(Source texts of formatted documents)
· · ·

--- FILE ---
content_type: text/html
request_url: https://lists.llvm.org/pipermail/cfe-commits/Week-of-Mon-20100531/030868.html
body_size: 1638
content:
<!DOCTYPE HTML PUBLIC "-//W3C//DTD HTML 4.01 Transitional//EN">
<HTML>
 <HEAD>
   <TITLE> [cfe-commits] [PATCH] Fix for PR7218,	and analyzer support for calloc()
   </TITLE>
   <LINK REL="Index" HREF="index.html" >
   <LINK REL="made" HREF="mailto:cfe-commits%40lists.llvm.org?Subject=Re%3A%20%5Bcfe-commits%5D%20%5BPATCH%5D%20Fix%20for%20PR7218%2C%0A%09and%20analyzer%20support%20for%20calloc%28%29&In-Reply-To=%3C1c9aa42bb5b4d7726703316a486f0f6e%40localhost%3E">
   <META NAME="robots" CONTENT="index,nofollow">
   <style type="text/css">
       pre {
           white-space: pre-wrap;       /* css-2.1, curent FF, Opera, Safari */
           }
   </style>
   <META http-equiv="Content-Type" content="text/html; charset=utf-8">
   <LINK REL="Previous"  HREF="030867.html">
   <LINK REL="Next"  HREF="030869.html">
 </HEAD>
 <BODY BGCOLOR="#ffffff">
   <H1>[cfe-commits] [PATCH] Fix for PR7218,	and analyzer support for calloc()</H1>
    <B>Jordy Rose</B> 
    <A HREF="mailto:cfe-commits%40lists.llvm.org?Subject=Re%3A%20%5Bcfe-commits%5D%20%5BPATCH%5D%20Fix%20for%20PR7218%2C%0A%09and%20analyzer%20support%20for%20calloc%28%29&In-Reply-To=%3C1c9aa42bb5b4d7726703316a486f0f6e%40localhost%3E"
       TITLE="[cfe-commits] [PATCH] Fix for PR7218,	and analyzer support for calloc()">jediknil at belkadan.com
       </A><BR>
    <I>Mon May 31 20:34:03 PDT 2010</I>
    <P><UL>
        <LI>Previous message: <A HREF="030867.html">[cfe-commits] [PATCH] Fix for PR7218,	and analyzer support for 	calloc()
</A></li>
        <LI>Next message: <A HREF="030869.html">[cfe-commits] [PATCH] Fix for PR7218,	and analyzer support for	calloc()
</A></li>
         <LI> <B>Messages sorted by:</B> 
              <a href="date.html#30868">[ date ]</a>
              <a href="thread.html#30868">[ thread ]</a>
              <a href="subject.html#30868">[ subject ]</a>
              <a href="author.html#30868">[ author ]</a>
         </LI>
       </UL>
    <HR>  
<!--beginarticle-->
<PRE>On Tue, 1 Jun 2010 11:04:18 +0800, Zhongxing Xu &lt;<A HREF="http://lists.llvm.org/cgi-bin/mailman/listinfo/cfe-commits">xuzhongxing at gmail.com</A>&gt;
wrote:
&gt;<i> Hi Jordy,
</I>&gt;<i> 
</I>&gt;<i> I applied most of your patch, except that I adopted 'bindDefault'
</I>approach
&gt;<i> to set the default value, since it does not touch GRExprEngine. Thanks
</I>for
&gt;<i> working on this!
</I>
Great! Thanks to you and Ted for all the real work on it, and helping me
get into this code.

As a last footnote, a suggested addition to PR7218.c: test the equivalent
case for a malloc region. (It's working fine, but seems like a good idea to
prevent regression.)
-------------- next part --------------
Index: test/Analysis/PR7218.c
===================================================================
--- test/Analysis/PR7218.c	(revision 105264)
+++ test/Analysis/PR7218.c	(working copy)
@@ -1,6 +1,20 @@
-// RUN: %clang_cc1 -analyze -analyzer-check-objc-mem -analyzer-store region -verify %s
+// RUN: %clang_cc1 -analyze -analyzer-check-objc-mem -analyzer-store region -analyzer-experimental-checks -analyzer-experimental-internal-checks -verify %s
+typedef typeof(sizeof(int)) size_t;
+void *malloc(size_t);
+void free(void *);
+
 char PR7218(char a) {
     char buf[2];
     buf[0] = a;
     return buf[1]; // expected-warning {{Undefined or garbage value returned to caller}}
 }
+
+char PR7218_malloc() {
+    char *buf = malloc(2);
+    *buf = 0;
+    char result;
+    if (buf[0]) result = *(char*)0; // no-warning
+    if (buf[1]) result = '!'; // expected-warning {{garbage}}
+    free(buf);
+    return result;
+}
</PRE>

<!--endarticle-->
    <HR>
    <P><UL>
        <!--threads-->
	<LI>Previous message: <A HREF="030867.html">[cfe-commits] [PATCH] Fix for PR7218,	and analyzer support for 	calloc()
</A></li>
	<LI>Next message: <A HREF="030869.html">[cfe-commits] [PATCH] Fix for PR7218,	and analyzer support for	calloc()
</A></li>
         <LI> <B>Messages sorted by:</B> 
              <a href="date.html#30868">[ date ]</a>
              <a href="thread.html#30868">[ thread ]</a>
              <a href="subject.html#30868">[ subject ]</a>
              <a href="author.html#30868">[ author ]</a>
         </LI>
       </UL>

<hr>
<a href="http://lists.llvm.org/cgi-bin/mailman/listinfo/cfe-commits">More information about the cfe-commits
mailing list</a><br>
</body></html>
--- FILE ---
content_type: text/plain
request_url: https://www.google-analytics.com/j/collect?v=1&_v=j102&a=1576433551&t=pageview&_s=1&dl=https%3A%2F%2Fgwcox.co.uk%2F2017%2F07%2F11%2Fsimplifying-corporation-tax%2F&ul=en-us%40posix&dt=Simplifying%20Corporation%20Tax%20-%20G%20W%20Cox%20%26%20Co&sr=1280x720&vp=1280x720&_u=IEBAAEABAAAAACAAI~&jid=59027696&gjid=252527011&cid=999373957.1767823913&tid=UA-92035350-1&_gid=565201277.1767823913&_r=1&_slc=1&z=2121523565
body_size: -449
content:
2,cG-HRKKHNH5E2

· · ·

#### Task:
The records above must be restated. Preserve every word.

#### Task result:
--- FILE ---
content_type: text/html
request_url: https://lists.llvm.org/pipermail/cfe-commits/Week-of-Mon-20100531/030868.html
body_size: 1638
content:
<!DOCTYPE HTML PUBLIC "-//W3C//DTD HTML 4.01 Transitional//EN">
<HTML>
 <HEAD>
   <TITLE> [cfe-commits] [PATCH] Fix for PR7218,	and analyzer support for calloc()
   </TITLE>
   <LINK REL="Index" HREF="index.html" >
   <LINK REL="made" HREF="mailto:cfe-commits%40lists.llvm.org?Subject=Re%3A%20%5Bcfe-commits%5D%20%5BPATCH%5D%20Fix%20for%20PR7218%2C%0A%09and%20analyzer%20support%20for%20calloc%28%29&In-Reply-To=%3C1c9aa42bb5b4d7726703316a486f0f6e%40localhost%3E">
   <META NAME="robots" CONTENT="index,nofollow">
   <style type="text/css">
       pre {
           white-space: pre-wrap;       /* css-2.1, curent FF, Opera, Safari */
           }
   </style>
   <META http-equiv="Content-Type" content="text/html; charset=utf-8">
   <LINK REL="Previous"  HREF="030867.html">
   <LINK REL="Next"  HREF="030869.html">
 </HEAD>
 <BODY BGCOLOR="#ffffff">
   <H1>[cfe-commits] [PATCH] Fix for PR7218,	and analyzer support for calloc()</H1>
    <B>Jordy Rose</B> 
    <A HREF="mailto:cfe-commits%40lists.llvm.org?Subject=Re%3A%20%5Bcfe-commits%5D%20%5BPATCH%5D%20Fix%20for%20PR7218%2C%0A%09and%20analyzer%20support%20for%20calloc%28%29&In-Reply-To=%3C1c9aa42bb5b4d7726703316a486f0f6e%40localhost%3E"
       TITLE="[cfe-commits] [PATCH] Fix for PR7218,	and analyzer support for calloc()">jediknil at belkadan.com
       </A><BR>
    <I>Mon May 31 20:34:03 PDT 2010</I>
    <P><UL>
        <LI>Previous message: <A HREF="030867.html">[cfe-commits] [PATCH] Fix for PR7218,	and analyzer support for 	calloc()
</A></li>
        <LI>Next message: <A HREF="030869.html">[cfe-commits] [PATCH] Fix for PR7218,	and analyzer support for	calloc()
</A></li>
         <LI> <B>Messages sorted by:</B> 
              <a href="date.html#30868">[ date ]</a>
              <a href="thread.html#30868">[ thread ]</a>
              <a href="subject.html#30868">[ subject ]</a>
              <a href="author.html#30868">[ author ]</a>
         </LI>
       </UL>
    <HR>  
<!--beginarticle-->
<PRE>On Tue, 1 Jun 2010 11:04:18 +0800, Zhongxing Xu &lt;<A HREF="http://lists.llvm.org/cgi-bin/mailman/listinfo/cfe-commits">xuzhongxing at gmail.com</A>&gt;
wrote:
&gt;<i> Hi Jordy,
</I>&gt;<i> 
</I>&gt;<i> I applied most of your patch, except that I adopted 'bindDefault'
</I>approach
&gt;<i> to set the default value, since it does not touch GRExprEngine. Thanks
</I>for
&gt;<i> working on this!
</I>
Great! Thanks to you and Ted for all the real work on it, and helping me
get into this code.

As a last footnote, a suggested addition to PR7218.c: test the equivalent
case for a malloc region. (It's working fine, but seems like a good idea to
prevent regression.)
-------------- next part --------------
Index: test/Analysis/PR7218.c
===================================================================
--- test/Analysis/PR7218.c	(revision 105264)
+++ test/Analysis/PR7218.c	(working copy)
@@ -1,6 +1,20 @@
-// RUN: %clang_cc1 -analyze -analyzer-check-objc-mem -analyzer-store region -verify %s
+// RUN: %clang_cc1 -analyze -analyzer-check-objc-mem -analyzer-store region -analyzer-experimental-checks -analyzer-experimental-internal-checks -verify %s
+typedef typeof(sizeof(int)) size_t;
+void *malloc(size_t);
+void free(void *);
+
 char PR7218(char a) {
     char buf[2];
     buf[0] = a;
     return buf[1]; // expected-warning {{Undefined or garbage value returned to caller}}
 }
+
+char PR7218_malloc() {
+    char *buf = malloc(2);
+    *buf = 0;
+    char result;
+    if (buf[0]) result = *(char*)0; // no-warning
+    if (buf[1]) result = '!'; // expected-warning {{garbage}}
+    free(buf);
+    return result;
+}
</PRE>

<!--endarticle-->
    <HR>
    <P><UL>
        <!--threads-->
	<LI>Previous message: <A HREF="030867.html">[cfe-commits] [PATCH] Fix for PR7218,	and analyzer support for 	calloc()
</A></li>
	<LI>Next message: <A HREF="030869.html">[cfe-commits] [PATCH] Fix for PR7218,	and analyzer support for	calloc()
</A></li>
         <LI> <B>Messages sorted by:</B> 
              <a href="date.html#30868">[ date ]</a>
              <a href="thread.html#30868">[ thread ]</a>
              <a href="subject.html#30868">[ subject ]</a>
              <a href="author.html#30868">[ author ]</a>
         </LI>
       </UL>

<hr>
<a href="http://lists.llvm.org/cgi-bin/mailman/listinfo/cfe-commits">More information about the cfe-commits
mailing list</a><br>
</body></html>
--- FILE ---
content_type: text/plain
request_url: https://www.google-analytics.com/j/collect?v=1&_v=j102&a=1576433551&t=pageview&_s=1&dl=https%3A%2F%2Fgwcox.co.uk%2F2017%2F07%2F11%2Fsimplifying-corporation-tax%2F&ul=en-us%40posix&dt=Simplifying%20Corporation%20Tax%20-%20G%20W%20Cox%20%26%20Co&sr=1280x720&vp=1280x720&_u=IEBAAEABAAAAACAAI~&jid=59027696&gjid=252527011&cid=999373957.1767823913&tid=UA-92035350-1&_gid=565201277.1767823913&_r=1&_slc=1&z=2121523565
body_size: -449
content:
2,cG-HRKKHNH5E2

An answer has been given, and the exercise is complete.